------ Dataset ------
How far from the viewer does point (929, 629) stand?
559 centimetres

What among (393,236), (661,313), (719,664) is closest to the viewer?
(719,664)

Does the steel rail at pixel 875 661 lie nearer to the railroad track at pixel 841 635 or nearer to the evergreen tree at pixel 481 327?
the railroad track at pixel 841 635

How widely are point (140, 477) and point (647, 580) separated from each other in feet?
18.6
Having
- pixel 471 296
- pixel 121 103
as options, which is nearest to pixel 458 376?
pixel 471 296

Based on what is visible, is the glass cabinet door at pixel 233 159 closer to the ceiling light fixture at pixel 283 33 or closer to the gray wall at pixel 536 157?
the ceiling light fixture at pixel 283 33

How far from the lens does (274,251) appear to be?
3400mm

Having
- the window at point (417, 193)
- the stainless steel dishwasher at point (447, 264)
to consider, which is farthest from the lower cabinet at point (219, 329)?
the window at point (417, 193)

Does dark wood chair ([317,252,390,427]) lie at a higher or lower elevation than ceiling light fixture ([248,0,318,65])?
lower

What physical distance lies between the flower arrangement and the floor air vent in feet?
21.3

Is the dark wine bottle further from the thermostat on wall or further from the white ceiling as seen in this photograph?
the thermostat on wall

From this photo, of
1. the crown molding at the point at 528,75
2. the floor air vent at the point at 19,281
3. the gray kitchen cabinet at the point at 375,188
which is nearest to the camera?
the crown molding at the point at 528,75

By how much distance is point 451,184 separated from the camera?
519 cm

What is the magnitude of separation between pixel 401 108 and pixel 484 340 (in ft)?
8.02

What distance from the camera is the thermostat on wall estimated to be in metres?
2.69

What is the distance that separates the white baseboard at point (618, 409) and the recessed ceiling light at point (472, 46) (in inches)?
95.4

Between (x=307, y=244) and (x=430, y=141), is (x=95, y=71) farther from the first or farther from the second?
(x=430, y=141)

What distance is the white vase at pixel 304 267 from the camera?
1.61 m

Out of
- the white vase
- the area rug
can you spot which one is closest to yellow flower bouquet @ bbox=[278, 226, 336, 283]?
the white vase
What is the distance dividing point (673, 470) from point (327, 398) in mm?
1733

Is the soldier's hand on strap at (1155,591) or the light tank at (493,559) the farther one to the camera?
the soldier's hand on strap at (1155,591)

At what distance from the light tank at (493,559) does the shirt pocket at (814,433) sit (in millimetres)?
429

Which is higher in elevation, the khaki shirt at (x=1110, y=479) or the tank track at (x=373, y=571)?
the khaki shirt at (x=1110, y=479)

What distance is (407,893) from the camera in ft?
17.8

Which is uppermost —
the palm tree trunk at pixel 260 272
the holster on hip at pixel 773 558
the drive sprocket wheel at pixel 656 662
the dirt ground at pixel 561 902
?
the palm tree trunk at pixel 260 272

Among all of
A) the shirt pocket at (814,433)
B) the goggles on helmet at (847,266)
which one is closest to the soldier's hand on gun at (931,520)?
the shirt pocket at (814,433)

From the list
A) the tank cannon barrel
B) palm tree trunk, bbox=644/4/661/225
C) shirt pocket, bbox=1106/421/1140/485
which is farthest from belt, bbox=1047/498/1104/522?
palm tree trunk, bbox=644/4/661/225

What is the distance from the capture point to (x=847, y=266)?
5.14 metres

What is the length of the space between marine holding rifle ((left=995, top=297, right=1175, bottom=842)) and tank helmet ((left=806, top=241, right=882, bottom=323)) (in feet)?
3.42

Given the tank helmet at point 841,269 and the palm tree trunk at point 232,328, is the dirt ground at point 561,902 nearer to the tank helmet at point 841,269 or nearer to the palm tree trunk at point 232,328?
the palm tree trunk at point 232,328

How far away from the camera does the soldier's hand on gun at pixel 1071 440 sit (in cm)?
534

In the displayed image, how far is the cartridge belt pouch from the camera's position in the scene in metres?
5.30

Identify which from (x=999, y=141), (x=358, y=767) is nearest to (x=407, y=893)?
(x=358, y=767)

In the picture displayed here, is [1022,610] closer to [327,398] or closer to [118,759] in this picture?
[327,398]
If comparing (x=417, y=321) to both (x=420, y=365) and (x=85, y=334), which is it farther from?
------
Retype every one of the rows above word for word.

How far from the viewer does point (929, 629) stand?
559 centimetres

What among (393,236), (661,313), (719,664) is closest to the viewer?
(719,664)

Does the steel rail at pixel 875 661 lie nearer to the railroad track at pixel 841 635 or nearer to the evergreen tree at pixel 481 327?
the railroad track at pixel 841 635

How widely are point (140, 477) and point (647, 580) separated from each other in feet?
18.6
Having
- pixel 471 296
- pixel 121 103
as options, which is nearest to pixel 458 376?
pixel 471 296

Based on what is visible, is the glass cabinet door at pixel 233 159 closer to the ceiling light fixture at pixel 283 33 or closer to the gray wall at pixel 536 157?
the ceiling light fixture at pixel 283 33

How far from the lens does (274,251) appear to be?
3400mm

Having
- the window at point (417, 193)
- the stainless steel dishwasher at point (447, 264)
to consider, which is farthest from the lower cabinet at point (219, 329)?
the window at point (417, 193)

Does dark wood chair ([317,252,390,427]) lie at a higher or lower elevation than ceiling light fixture ([248,0,318,65])?
lower

What physical distance lies between the flower arrangement and the floor air vent in feet?
21.3

Is the dark wine bottle further from the thermostat on wall or further from the white ceiling as seen in this photograph?
the thermostat on wall

From this photo, of
1. the crown molding at the point at 528,75
2. the floor air vent at the point at 19,281
3. the gray kitchen cabinet at the point at 375,188
which is nearest to the camera?
the crown molding at the point at 528,75

By how much distance is point 451,184 separated from the camera?
519 cm

What is the magnitude of separation between pixel 401 108 and pixel 484 340 (in ft)?
8.02

What distance from the camera is the thermostat on wall estimated to be in metres?
2.69

What is the distance that separates the white baseboard at point (618, 409) and the recessed ceiling light at point (472, 46) (in inches)?
95.4

Between (x=307, y=244) and (x=430, y=141), is (x=95, y=71) farther from the first or farther from the second?
(x=430, y=141)

What distance is the white vase at pixel 304 267 from the camera?
1.61 m

Out of
- the white vase
- the area rug
can you spot which one is closest to yellow flower bouquet @ bbox=[278, 226, 336, 283]?
the white vase
What is the distance dividing point (673, 470) from point (327, 398) in mm?
1733

Is the soldier's hand on strap at (1155,591) or the light tank at (493,559) the farther one to the camera?
the soldier's hand on strap at (1155,591)

At what distance from the light tank at (493,559) does the shirt pocket at (814,433) sit (in millimetres)?
429

Which is higher in elevation, the khaki shirt at (x=1110, y=479) or the tank track at (x=373, y=571)?
the khaki shirt at (x=1110, y=479)

What distance is (407,893) from the camera in ft?
17.8

Which is uppermost —
the palm tree trunk at pixel 260 272
the holster on hip at pixel 773 558
the drive sprocket wheel at pixel 656 662
the dirt ground at pixel 561 902
?
the palm tree trunk at pixel 260 272

Among all of
A) the shirt pocket at (814,433)
B) the goggles on helmet at (847,266)
which one is closest to the soldier's hand on gun at (931,520)?
the shirt pocket at (814,433)

From the list
A) the tank cannon barrel
B) palm tree trunk, bbox=644/4/661/225
C) shirt pocket, bbox=1106/421/1140/485
which is farthest from belt, bbox=1047/498/1104/522?
palm tree trunk, bbox=644/4/661/225

What is the distance from the capture point to (x=847, y=266)?
5.14 metres

What is the length of the space between marine holding rifle ((left=995, top=297, right=1175, bottom=842)) and tank helmet ((left=806, top=241, right=882, bottom=323)) (in feet)?
3.42

Given the tank helmet at point 841,269 and the palm tree trunk at point 232,328, is the dirt ground at point 561,902 nearer to the tank helmet at point 841,269 or nearer to the palm tree trunk at point 232,328?
the palm tree trunk at point 232,328

How far away from the camera does the soldier's hand on gun at pixel 1071 440 sit (in cm)?
534

In the displayed image, how far is the cartridge belt pouch from the camera's position in the scene in metres?
5.30

Identify which from (x=999, y=141), (x=358, y=767) is nearest to (x=407, y=893)?
(x=358, y=767)

In the picture displayed here, is [1022,610] closer to [327,398] or closer to [118,759] in this picture?
[327,398]
If comparing (x=417, y=321) to both (x=420, y=365) and (x=85, y=334), which is it farther from?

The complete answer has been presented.